Kilos de oro bajo la consigna de subordinación total a los “sindicatos”, que es el nombre que los bolivarenses asignaron a los grupos armados que controlan las minas. Según el Diputado Américo de Grazia, después de la masacre de la Paragua en 2006, los militares dejaron el control de las minas a una especie de “pranatos”, que manejan la extracción de las minas.

“Ellos son la ley, deciden; quien trabaja, quien no trabaja, en qué condiciones trabajan, quienes compran la comida, quien accede a los servicios, inclusive manejan centros de apuesta, empeño y prostíbulos”, explicó el diputado.

A la fecha, una “grama” (un gramo) de oro se vende en las casas de empeño por 110.000Bsf. Claro, que la ganancikike 2a total dependerá del impuesto que el minero debe dejar al “sindicato” antes de retirarse de la mina.

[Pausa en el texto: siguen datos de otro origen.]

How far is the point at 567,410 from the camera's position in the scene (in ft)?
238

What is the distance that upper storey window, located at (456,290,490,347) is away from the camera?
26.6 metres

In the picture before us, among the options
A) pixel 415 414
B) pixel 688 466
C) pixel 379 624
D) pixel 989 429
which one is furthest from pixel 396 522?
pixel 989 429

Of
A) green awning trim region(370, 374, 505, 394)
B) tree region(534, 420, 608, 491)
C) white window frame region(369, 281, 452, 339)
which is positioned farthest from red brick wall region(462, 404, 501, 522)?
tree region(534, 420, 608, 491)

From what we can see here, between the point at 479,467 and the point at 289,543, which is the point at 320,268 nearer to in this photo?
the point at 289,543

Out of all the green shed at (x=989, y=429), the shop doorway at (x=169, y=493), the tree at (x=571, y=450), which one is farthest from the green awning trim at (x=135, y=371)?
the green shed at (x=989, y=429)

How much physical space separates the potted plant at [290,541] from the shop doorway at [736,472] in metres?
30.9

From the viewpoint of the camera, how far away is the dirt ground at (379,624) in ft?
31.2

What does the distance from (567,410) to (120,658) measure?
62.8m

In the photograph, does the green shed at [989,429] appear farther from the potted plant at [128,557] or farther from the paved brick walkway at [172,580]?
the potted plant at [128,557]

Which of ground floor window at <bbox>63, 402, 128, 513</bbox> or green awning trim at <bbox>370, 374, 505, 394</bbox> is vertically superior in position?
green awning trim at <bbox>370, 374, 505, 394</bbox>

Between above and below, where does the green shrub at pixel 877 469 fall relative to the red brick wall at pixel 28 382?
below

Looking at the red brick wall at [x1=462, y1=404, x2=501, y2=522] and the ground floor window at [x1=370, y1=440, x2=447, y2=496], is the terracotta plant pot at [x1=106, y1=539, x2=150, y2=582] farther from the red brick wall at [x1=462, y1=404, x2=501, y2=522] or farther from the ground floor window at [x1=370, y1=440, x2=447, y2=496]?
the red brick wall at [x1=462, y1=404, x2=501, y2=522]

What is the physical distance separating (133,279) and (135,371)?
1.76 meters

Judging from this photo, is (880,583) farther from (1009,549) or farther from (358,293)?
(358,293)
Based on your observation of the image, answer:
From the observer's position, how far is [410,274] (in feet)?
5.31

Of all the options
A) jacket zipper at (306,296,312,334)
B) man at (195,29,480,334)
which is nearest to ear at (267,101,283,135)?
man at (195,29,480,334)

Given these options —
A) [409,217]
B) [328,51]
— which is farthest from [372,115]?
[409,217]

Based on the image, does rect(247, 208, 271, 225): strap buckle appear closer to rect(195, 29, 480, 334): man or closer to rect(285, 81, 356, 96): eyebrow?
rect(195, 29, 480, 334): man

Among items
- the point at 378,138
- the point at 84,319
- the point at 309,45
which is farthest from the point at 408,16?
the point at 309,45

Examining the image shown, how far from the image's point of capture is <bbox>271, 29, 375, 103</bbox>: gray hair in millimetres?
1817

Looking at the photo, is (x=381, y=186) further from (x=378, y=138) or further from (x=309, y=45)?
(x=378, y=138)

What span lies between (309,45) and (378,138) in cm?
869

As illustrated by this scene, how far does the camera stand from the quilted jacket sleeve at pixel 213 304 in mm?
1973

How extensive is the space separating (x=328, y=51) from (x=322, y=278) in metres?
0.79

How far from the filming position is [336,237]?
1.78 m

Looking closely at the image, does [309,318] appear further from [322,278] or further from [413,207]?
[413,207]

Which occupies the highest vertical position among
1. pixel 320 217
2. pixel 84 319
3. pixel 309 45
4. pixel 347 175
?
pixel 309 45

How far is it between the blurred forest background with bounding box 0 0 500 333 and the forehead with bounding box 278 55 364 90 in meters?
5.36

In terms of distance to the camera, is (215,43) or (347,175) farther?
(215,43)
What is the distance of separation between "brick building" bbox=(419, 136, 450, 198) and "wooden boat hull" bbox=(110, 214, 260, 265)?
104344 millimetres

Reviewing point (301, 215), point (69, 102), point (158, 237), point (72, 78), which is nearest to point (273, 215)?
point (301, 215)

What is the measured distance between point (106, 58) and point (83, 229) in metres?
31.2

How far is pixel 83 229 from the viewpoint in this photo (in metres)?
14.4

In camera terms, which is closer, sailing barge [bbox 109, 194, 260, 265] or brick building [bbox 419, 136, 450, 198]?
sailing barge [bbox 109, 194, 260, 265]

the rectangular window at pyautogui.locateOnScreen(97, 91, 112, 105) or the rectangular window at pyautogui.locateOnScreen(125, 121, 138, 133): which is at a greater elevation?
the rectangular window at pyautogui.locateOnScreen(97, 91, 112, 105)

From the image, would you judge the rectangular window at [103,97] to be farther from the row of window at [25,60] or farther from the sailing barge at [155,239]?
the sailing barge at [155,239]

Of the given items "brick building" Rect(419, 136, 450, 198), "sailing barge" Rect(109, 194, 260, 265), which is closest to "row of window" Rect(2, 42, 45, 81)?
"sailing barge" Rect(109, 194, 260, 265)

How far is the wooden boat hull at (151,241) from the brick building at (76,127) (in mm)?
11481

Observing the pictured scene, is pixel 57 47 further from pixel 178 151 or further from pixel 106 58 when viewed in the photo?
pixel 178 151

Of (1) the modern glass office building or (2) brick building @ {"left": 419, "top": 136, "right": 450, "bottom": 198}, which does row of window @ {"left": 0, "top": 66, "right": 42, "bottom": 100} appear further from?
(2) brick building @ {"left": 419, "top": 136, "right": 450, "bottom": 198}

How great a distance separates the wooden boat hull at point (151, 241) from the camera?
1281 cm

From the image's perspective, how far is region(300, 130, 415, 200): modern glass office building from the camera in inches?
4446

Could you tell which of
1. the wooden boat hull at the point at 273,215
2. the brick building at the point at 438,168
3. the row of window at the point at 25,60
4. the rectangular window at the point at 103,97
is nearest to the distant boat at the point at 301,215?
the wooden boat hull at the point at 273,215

Entendemos entonces, que los altos precios de los productos guardan relación con los ingresos de los habitantes y de ahí parte la segunda actividad económica del pueblo, el comercio. Un comercio que no conoce de escasez ni de ofertas.  En Junio de 2016, la Diputada por el Estado Bolívar Olivia Lozano denunció que el Gobernador Francisco Rangel: “tiene el Centro de Abastecimiento más grande del país ubicado en el kilómetro 88 de Las Claritas, allí se consigue desde un caucho hasta un hisopo para los oídos. Y alimentos regulados a precios exorbitantes”; según fuentes de la Asamblea Nacional, la mayor parte de los alimentos que llegan a la población de San Isidro provienen de la asignación para los Comités Locales de Abastecimiento y Producción (CLAP).

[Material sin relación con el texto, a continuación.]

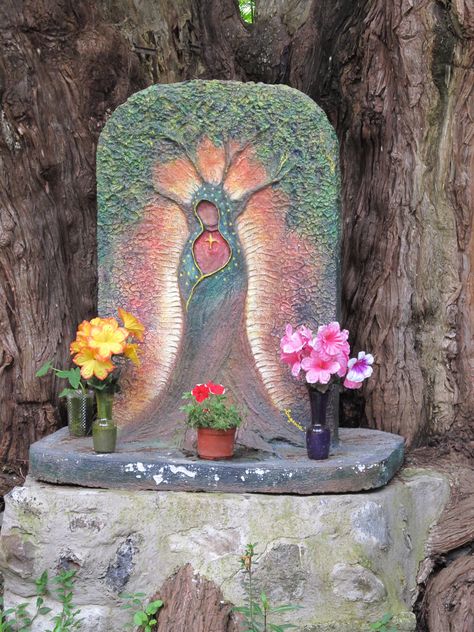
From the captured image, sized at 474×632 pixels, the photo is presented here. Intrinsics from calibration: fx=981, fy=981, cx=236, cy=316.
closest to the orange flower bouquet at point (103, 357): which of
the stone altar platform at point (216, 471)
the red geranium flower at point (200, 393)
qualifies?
the stone altar platform at point (216, 471)

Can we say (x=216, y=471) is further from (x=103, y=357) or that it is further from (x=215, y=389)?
(x=103, y=357)

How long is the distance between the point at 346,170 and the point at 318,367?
157cm

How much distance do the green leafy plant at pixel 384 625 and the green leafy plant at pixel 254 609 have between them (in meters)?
0.31

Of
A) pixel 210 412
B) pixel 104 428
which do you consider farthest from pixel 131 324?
pixel 210 412

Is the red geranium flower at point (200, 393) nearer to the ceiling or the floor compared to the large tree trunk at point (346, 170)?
nearer to the floor

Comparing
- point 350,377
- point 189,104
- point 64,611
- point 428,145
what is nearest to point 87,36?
point 189,104

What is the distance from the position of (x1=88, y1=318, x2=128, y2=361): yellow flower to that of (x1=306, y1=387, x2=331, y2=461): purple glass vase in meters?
0.81

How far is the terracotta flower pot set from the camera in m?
3.94

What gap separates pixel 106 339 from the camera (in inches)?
159

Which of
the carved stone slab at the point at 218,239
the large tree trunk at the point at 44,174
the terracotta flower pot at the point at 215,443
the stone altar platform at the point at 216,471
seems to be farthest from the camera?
the large tree trunk at the point at 44,174

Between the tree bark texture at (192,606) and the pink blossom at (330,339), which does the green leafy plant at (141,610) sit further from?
the pink blossom at (330,339)

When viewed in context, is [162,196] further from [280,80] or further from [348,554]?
[348,554]

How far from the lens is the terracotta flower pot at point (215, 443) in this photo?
3.94m

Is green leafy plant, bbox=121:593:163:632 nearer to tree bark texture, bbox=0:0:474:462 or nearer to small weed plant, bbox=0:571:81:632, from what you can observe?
small weed plant, bbox=0:571:81:632
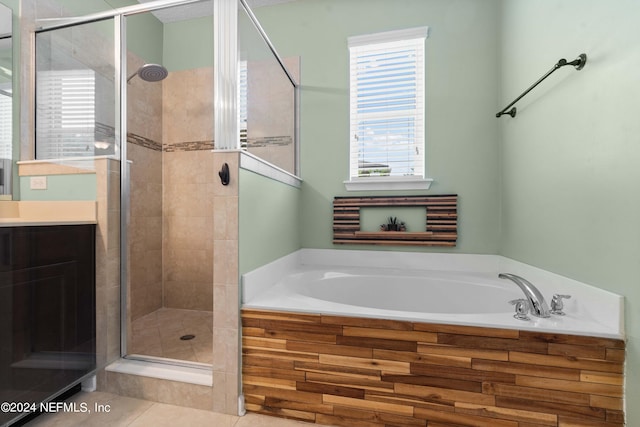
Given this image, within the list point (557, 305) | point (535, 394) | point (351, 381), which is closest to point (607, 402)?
point (535, 394)

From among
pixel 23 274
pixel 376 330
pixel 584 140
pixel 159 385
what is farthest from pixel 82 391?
pixel 584 140

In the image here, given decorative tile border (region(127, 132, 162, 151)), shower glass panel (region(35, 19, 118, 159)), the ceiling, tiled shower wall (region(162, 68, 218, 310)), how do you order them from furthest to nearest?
1. tiled shower wall (region(162, 68, 218, 310))
2. the ceiling
3. decorative tile border (region(127, 132, 162, 151))
4. shower glass panel (region(35, 19, 118, 159))

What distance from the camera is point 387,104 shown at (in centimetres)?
233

En los pocos minutos que dura el recorrido por la parroquia, el visitante podrá observa cargamentos de productos como: Harina PAN, harina de trigo, arroz, pasta, azúcar, huevo, leche, aceite, casi cualquier medicina, sin necesidad de prescripción, y cualquier otro producto del que carezcan otras regiones. Sorprende, que en la mayoría de los casos la venta no es por producto, sino que en un mismo establecimiento se vende ropa, comida, medicinas y cualquier otro bien, incluso, es frecuente que vendedores informales tengan su propio negocio a pie de calle de cualquiera de los productos mencionados.

Inversiones NIMG_20170218_133344609uryleydi reza un cartel de un local del lado izquierdo de la carretera. A partir de ese punto, se estará a sólo 5 minutos de un puesto de control de la Guardia Nacional Bolivariana (GNB), el primero de los 4 puntos permanentes en el camino a Santa Elena de Uairén. Algo seguro es que la presencia militar no falta, pero los efectivos poco pueden hacer frente a una situación que va más allá de un grupo delictivo y que constituyen una de las redes de mafia más importantes de América Latina. Donde hay recursos, hay dinero, donde hay dinero, hay quien está dispuesto a cualquier cosa por hacer negocio.

Después de salir de Las Claritas quise titular este artículo El Pueblo sin ley, sin embargo, cualquier bolivarense podría explicar que más que un pueblo existe un estado sin ley.